Le temps de finir sa tournée et de revenir à sa tente, un soleil rayonnant pointait au-dessus de l’horizon. Tallanvor et Lamgwin charriaient des coffres sous la direction de Lini, tandis que Maighdin et Breane en triaient le contenu sur une parcelle d’herbe sèche, essentiellement des couvertures, du linge et de grands rideaux en satin destinés au lit qu’il avait « oublié ». Faile devait être à l’intérieur, car sa bande d’imbéciles poireautaient non loin. Pour eux, pas question de porter ou de trimballer quoi que ce soit. Ils se rendaient utiles tels des rats dans un grenier.

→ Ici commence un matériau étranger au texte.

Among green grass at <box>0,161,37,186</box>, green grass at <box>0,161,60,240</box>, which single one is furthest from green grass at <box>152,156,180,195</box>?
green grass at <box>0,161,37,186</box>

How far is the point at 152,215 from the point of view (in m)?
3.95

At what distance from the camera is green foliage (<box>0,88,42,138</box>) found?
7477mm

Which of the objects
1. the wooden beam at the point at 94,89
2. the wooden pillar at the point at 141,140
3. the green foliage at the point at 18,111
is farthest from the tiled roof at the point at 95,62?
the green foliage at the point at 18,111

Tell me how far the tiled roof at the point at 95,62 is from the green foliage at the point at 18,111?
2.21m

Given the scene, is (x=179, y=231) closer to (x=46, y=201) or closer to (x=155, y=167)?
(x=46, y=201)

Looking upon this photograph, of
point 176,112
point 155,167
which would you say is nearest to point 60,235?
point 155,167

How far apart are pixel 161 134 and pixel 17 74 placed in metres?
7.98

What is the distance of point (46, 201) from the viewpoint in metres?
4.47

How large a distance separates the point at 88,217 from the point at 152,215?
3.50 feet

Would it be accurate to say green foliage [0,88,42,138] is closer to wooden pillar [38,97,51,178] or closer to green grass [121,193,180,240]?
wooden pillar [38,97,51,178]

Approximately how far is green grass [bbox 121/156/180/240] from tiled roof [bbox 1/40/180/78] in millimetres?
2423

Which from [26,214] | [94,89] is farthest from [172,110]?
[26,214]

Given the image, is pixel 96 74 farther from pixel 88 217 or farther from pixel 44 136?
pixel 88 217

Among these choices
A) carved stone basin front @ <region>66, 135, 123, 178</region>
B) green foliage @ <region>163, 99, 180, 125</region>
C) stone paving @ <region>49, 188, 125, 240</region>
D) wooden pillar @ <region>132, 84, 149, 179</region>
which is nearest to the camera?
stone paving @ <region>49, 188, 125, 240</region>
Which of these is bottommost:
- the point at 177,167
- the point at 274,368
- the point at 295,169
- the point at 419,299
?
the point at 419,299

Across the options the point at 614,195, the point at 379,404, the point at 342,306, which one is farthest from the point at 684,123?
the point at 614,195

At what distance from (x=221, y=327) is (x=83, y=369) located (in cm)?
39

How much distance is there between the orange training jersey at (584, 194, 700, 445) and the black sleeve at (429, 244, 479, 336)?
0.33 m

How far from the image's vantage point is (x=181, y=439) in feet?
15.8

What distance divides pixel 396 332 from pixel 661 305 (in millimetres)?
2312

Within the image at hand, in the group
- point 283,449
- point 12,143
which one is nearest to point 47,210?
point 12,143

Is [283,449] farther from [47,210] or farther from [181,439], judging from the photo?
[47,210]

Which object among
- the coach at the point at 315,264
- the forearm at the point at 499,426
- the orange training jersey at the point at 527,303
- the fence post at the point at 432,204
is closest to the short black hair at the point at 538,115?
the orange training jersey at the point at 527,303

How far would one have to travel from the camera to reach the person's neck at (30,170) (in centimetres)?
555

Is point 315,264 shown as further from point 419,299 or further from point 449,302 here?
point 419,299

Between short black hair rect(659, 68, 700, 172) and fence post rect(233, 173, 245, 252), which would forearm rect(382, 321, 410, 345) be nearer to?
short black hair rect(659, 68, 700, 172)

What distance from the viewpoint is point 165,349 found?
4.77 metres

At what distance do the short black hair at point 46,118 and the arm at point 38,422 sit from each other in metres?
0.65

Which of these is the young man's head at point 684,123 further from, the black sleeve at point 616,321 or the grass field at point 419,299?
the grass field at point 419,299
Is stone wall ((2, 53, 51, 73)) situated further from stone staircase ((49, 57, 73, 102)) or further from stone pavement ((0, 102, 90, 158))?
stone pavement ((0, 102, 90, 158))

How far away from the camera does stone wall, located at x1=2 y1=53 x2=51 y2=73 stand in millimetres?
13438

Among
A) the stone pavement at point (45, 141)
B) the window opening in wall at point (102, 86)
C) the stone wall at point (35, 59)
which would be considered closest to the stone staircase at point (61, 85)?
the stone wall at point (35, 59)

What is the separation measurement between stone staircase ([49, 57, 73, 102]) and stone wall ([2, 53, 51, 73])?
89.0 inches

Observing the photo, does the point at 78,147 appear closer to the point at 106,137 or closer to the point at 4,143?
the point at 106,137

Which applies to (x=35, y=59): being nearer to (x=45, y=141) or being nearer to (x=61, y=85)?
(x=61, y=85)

Perrin pensa aller jeter un coup d’œil à Steppeur, mais quand, à travers les arbres, il regarda en direction des rangées de piquets, quelques-uns l’aperçurent. Pas moins de trois maréchaux-ferrants se détachèrent des autres, le regardant anxieusement. C’étaient de solides gaillards en tablier de cuir, qui se ressemblaient comme des œufs dans un panier, hormis leur chevelure ; Falcon n’avait plus qu’une couronne blanche autour du crâne, Aemin grisonnait, et Jerasid n’était pas encore dans la force de l’âge. Perrin maugréa à leur vue. Ils s’en rendaient compte tout de suite s’il posait la main sur un cheval, et les yeux leur sortiraient de la tête s’il allait jusqu’à soulever un sabot. La seule fois où il avait voulu changer un fer à Steppeur, les six maréchaux-ferrants s’étaient rués sur leurs outils avant qu’il ait eu le temps de commencer, manquant renverser l’alezan dans leur hâte à faire le travail eux-mêmes.

— Ils craignent que vous n’ayez pas confiance en eux, dit soudain Aram.

Perrin le regarda, étonné, et Aram haussa les épaules.

— Je leur ai parlé un peu. Ils croient que si un seigneur soigne lui-même ses chevaux, c’est qu’il n’a pas confiance en eux. Et qu’il peut les renvoyer, sans aucun moyen de rentrer chez eux.

À son ton, on comprenait qu’il les trouvait idiots de penser cela, mais il coula un regard en coin à Perrin et, de nouveau, haussa les épaules, mal à l’aise.

— Et je crois aussi qu’ils sont embarrassés. Si vous ne vous comportez pas comme ils considèrent que doit le faire un seigneur ; ils pensent que vous les déshonorez.